Le concert d’ouverture de la nouvelle saison de l’Orchestre Philharmonique Royal de Liège s’annonçait exceptionnel. A l’affiche : une légende vivante du piano, Menahem Pressler, et un monument trop rare à la scène, le Messe glagolitique de Janáček. Le tout sous la direction du chef maison, Christian Arming. Verdict ? Promesses (en grande partie) tenues.
La soirée commence au Nord, avec une puissante et vibrante interprétation de Finlandia de Sibelius. Une belle mise en voix pour le Chœur Philharmonique de Brno, qui amène la lumière avec lui. Deuxième étape : Vienne, pour l’ultime concerto de Mozart. Pressler, quatre-vingt onze printemps derrière lui, ne possède hélas plus la dextérité digitale nécessaire pour mettre toutes ses idées à exécution. Qu’importe finalement cette fragilité bien compréhensible, le poète demeure – son fantôme, parfois. Dommage que, hors le Larghetto, moment de magie pure, l’orchestre, des fourmis dans les jambes, lui réponde avec une impatience que le vénérable soliste ne peut plus satisfaire.
En seconde partie, donc, la glagolitique (du nom de l’alphabet proto-cyrillique qui servait à noter le vieux-slave) de l’auteur de Jenůfa, agnostique devant l’Eternel (si l’on peut dire…). Un texte forcément sacré, mais une œuvre patriotique – panslave, plus précisément – qui tend souvent vers l’opéra. Et le solide quatuor vocal de ne pas perdre une occasion de théâtraliser le propos. La première intervention, implorante, de la généreuse Melanie Diener donne le ton : lyrisme à tous les étages et rendu parfaitement intelligible de chaque mot (mots d’une langue morte que l’on aura rarement fait vivre à ce point). Sur la même longueur d’onde, Domagoj Dorotić ne déçoit pas non plus. Que de promesses pour de futurs rôles janáčekiens, écriture pour laquelle sa voix paraît taillée ! Comme on s’y attend, le toujours très solide Peter Mikuláš, spécialiste du morceau – plus de vingt qu’il roule sa bosse cette partition sous le bras – domine aisément sa partie. Peu importe que Dagmar Pecková soit un rien en-dessous question puissance ; le fruité s’y trouve, et la mezzo n’est de toute façon que très peu solicitée.
Pour mener tout ce monde à la baguette, un maestro qui flirte avec ici les plus grands. Avec une autorité impressionnante mais jamais péremptoire, l’ultra-précis Christian Arming enjambe facilement les chausse-trappes de cette page redoutable (quel défi, pourtant, au niveau de l’équilibre sonore et des perspectives !).
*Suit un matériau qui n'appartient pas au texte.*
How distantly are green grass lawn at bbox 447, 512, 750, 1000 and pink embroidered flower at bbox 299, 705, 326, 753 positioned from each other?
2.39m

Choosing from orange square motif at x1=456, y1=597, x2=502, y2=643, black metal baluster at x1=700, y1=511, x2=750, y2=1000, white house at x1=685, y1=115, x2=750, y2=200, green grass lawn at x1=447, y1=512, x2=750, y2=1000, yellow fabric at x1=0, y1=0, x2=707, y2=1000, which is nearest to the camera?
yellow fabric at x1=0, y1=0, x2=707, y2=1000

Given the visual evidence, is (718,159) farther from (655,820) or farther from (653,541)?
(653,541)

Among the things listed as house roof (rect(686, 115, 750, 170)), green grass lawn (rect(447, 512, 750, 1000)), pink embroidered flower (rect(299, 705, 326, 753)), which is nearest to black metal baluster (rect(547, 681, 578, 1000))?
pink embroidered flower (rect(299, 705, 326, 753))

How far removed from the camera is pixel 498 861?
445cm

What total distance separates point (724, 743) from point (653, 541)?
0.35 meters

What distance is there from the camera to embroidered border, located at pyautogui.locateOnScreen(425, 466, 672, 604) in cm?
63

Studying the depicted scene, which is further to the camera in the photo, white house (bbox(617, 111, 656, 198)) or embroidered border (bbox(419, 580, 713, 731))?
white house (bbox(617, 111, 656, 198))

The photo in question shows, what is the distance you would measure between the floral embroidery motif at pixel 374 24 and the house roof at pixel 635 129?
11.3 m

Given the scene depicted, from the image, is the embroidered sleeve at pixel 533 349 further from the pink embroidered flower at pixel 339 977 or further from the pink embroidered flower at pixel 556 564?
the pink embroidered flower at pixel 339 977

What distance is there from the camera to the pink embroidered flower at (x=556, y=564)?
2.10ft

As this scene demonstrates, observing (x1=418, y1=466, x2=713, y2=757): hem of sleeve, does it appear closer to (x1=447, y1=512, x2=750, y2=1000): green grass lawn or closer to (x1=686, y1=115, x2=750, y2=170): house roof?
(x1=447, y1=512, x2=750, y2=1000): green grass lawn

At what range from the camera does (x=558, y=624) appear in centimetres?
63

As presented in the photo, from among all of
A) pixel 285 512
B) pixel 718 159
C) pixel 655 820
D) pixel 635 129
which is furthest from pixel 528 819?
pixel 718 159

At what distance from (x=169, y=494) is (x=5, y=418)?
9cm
Rien des couleurs, des éructations ni de l’articulation voulues par le compositeur ne lui échappe. Espérons que ses affinités évidentes avec la musique de Janáček trouvent rapidement d’autres occasions de s’exprimer. Rares sont aujourd’hui les chefs à la (comp)rendre si bien. L’orchestre, chauffé à blanc (les vents, admirables), et le chœur, actuellement inégalable dans cette œuvre, répondent au quart de tour. La messe est dite. Comme rarement.